A Polar Bear in the Snow by Mac Barnett

Cover image for A Polar Bear in the Snow

A Polar Bear in the Snow by Mac Barnett, illustrated by Shawn Harris (9781536203967)

A polar bear emerges from the snow, only appearing when he lifts his black nose to the air and opens his black eyes. He journeys across the snowy polar landscape. The narrator wonders where he is going. Maybe to visit the white seals also playing in the snow? No, he is not hungry. Maybe he will hide from the snowstorm in a cave? No, his fur protects him. He also won’t meet a man out on the ice, opening his mouth to growl loudly.

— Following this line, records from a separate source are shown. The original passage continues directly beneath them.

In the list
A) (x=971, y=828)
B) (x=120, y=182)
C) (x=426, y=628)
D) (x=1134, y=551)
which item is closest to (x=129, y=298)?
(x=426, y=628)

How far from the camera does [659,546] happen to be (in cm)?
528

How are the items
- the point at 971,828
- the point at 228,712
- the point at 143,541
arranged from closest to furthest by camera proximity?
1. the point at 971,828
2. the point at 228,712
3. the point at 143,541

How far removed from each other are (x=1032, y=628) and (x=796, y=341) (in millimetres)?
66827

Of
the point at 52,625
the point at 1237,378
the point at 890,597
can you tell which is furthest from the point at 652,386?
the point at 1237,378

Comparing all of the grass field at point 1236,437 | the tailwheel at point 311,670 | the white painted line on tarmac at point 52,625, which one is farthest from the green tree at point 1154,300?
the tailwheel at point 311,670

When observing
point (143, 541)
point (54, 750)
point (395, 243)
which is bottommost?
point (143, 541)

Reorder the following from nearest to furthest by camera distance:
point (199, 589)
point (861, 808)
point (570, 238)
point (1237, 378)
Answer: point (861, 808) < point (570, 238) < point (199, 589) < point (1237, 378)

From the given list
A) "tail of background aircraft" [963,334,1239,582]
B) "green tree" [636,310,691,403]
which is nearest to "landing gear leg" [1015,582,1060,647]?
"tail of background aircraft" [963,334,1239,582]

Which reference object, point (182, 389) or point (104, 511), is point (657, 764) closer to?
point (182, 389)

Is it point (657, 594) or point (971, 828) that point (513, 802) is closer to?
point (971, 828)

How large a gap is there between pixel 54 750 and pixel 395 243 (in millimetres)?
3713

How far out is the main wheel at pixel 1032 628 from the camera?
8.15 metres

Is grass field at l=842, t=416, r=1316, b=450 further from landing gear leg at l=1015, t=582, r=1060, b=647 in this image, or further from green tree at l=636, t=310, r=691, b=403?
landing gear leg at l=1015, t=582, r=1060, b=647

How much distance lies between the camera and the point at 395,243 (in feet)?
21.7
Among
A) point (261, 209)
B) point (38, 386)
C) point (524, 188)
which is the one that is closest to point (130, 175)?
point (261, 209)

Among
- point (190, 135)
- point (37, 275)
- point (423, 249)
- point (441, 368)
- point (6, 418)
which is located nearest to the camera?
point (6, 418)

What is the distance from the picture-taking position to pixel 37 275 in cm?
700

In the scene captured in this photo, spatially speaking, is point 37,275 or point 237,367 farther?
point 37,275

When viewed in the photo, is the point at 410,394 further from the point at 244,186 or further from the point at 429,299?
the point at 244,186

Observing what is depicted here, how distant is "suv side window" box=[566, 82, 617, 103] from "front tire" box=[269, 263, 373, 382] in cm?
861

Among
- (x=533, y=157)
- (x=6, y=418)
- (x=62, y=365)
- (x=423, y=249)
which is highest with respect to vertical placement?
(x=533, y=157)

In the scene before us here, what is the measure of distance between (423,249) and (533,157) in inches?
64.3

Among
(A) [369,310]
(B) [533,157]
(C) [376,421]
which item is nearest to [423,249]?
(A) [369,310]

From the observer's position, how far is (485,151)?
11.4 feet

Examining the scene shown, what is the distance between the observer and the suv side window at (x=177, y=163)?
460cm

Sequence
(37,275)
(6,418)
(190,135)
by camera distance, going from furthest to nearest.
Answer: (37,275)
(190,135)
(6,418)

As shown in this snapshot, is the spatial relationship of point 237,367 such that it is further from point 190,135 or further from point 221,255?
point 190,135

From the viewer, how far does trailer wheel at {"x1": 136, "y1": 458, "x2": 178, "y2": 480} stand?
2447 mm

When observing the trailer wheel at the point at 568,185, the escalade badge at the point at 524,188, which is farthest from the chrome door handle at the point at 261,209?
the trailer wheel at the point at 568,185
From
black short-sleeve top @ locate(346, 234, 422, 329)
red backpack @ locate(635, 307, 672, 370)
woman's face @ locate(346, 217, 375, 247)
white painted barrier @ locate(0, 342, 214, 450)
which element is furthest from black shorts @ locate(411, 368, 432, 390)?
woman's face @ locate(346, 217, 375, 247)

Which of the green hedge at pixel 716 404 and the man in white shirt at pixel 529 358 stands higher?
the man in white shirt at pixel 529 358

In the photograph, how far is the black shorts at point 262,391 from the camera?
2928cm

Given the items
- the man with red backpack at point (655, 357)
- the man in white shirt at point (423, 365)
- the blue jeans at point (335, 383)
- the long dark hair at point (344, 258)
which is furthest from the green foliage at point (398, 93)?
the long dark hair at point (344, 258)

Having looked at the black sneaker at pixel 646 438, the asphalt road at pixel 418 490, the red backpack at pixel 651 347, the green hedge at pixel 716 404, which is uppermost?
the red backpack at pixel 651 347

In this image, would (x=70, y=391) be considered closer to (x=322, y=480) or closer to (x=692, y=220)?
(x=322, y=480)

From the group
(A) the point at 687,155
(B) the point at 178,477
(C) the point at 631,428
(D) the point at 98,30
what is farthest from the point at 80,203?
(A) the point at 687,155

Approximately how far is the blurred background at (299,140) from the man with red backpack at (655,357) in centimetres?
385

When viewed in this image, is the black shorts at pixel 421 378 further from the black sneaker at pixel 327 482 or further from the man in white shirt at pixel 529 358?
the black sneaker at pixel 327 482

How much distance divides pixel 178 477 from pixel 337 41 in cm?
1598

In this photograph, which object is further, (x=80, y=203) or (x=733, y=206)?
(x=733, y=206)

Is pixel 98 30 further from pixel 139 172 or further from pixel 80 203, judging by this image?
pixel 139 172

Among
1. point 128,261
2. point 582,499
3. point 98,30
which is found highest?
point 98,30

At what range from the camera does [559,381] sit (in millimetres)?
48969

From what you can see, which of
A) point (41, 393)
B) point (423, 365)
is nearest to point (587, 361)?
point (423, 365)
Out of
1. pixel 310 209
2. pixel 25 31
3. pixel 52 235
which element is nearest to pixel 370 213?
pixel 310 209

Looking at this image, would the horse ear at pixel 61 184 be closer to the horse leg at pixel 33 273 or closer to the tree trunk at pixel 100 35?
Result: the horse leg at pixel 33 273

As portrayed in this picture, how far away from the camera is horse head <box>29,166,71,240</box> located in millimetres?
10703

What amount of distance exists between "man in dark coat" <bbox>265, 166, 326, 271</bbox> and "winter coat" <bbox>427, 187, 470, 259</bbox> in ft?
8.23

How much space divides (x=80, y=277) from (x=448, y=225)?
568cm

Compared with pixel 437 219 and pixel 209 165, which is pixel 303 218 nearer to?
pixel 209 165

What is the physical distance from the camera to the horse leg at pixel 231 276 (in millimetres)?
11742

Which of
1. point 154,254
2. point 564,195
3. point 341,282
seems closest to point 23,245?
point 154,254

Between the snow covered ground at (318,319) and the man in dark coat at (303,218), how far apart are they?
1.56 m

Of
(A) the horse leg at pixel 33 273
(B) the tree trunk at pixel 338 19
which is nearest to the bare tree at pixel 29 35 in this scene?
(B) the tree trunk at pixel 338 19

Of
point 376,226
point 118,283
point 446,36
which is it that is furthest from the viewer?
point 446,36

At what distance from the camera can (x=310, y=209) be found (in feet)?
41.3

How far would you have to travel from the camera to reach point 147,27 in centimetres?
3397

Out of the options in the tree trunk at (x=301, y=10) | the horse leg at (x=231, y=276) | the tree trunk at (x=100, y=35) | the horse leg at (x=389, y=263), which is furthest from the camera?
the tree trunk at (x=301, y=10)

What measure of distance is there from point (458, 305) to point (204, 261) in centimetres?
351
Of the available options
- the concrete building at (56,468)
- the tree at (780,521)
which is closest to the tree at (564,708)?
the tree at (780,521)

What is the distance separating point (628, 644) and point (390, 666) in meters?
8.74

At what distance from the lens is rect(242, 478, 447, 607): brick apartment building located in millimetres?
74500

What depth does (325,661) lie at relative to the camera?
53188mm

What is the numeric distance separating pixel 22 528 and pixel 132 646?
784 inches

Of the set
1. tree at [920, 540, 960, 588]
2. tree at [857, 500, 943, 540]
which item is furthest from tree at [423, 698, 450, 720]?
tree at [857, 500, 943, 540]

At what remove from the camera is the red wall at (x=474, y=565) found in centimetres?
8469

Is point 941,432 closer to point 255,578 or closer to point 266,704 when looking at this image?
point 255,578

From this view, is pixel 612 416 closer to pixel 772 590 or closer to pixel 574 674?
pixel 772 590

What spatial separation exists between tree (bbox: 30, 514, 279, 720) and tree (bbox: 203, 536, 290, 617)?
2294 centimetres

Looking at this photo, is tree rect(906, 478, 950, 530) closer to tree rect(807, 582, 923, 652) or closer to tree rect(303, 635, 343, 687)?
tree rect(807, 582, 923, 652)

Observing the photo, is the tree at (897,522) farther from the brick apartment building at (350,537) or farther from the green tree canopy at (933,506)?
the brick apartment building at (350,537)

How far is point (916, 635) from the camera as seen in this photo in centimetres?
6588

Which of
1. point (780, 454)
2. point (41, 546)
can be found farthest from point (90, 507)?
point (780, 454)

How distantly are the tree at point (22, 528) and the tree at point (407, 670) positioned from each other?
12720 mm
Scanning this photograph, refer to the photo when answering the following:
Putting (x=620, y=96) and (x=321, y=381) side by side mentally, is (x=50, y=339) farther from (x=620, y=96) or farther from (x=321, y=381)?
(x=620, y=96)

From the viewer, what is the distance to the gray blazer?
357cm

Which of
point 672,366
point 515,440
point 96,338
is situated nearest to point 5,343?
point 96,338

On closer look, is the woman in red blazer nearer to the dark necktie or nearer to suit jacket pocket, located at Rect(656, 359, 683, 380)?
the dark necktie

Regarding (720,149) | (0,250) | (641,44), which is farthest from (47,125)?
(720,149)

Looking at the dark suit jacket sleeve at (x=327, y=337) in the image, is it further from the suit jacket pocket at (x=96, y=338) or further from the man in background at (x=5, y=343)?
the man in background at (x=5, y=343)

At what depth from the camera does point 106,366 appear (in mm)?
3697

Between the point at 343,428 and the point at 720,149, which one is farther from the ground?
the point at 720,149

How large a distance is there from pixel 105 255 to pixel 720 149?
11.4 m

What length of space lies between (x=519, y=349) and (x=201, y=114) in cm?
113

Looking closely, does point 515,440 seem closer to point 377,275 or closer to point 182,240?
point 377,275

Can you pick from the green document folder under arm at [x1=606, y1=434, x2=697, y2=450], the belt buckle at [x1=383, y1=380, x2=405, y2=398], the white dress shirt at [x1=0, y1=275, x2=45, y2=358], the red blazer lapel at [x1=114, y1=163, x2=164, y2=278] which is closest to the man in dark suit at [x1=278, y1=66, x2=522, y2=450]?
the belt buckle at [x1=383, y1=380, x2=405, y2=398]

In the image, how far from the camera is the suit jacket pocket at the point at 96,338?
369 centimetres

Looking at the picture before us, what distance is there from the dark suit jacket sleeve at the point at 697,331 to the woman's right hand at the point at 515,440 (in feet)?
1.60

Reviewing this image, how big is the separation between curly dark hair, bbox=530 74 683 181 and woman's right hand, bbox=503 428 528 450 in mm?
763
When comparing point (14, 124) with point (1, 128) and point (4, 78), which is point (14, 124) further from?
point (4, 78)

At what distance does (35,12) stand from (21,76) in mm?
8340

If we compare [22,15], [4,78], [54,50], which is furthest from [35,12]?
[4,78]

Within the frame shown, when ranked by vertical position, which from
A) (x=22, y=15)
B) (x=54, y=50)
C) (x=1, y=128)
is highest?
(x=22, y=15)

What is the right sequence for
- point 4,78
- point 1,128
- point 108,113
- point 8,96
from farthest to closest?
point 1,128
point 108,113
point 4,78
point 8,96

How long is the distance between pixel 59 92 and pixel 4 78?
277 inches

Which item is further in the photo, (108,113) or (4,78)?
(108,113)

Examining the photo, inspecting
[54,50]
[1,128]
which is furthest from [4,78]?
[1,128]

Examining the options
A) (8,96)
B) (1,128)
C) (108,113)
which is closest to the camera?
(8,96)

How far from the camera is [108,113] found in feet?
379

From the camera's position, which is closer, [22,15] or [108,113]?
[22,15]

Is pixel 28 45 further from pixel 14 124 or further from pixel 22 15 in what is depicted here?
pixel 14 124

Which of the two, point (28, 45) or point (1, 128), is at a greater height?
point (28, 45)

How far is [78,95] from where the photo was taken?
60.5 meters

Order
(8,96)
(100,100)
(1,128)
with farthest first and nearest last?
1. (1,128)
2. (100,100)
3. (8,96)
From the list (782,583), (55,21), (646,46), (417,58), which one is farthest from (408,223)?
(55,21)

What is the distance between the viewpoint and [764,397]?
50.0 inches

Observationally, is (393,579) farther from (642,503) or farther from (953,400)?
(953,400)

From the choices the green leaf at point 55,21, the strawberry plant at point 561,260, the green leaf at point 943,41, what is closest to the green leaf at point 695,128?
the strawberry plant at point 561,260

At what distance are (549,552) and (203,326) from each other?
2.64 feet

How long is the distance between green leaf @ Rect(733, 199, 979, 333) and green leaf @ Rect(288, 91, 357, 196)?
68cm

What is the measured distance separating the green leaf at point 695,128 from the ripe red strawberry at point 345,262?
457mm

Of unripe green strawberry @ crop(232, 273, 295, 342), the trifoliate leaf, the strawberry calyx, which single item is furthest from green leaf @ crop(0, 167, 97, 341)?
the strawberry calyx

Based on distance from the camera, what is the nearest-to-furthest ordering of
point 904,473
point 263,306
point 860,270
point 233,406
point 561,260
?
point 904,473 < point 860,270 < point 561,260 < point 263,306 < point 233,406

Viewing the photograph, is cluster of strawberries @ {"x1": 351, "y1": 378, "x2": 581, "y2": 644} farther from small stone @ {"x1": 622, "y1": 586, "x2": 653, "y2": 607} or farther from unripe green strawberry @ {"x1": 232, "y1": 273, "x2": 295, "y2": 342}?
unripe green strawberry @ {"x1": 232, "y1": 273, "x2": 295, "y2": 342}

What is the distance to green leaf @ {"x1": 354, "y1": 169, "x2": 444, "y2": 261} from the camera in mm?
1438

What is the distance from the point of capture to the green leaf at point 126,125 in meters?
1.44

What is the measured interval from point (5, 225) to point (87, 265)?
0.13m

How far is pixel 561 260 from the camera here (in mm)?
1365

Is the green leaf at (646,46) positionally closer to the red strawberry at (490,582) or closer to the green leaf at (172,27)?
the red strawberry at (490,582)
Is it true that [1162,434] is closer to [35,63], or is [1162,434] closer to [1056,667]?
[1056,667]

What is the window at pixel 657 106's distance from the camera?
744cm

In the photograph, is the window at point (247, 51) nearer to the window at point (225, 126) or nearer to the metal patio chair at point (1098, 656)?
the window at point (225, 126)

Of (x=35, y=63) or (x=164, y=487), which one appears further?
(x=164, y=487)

It turns out, he is heading for the water to swim and play. After that, who knows where he is heading next.

Barnett uses so few words on the page here. His restraint and focus are masterful, keeping the word count low. His questions about what the bear is doing also invite young readers to ask questions about this book and others they read. To have plenty of curiosity and wonder about books and the world around them. The ending too allows for that curiosity to continue after the book is done.

Harris’ illustrations are subtle in their use of white and shades of white. He uses paper collage to create caves, subtle changes of angle and texture, mountains, and more. When blue is introduced as the bear reaches the sea, there is a tranquility from that color, a celebration that the bear enjoys too.

Restrained, gorgeous and full of amazing moments. Appropriate for ages 2-4.

Reviewed from e-galley provided by Candlewick.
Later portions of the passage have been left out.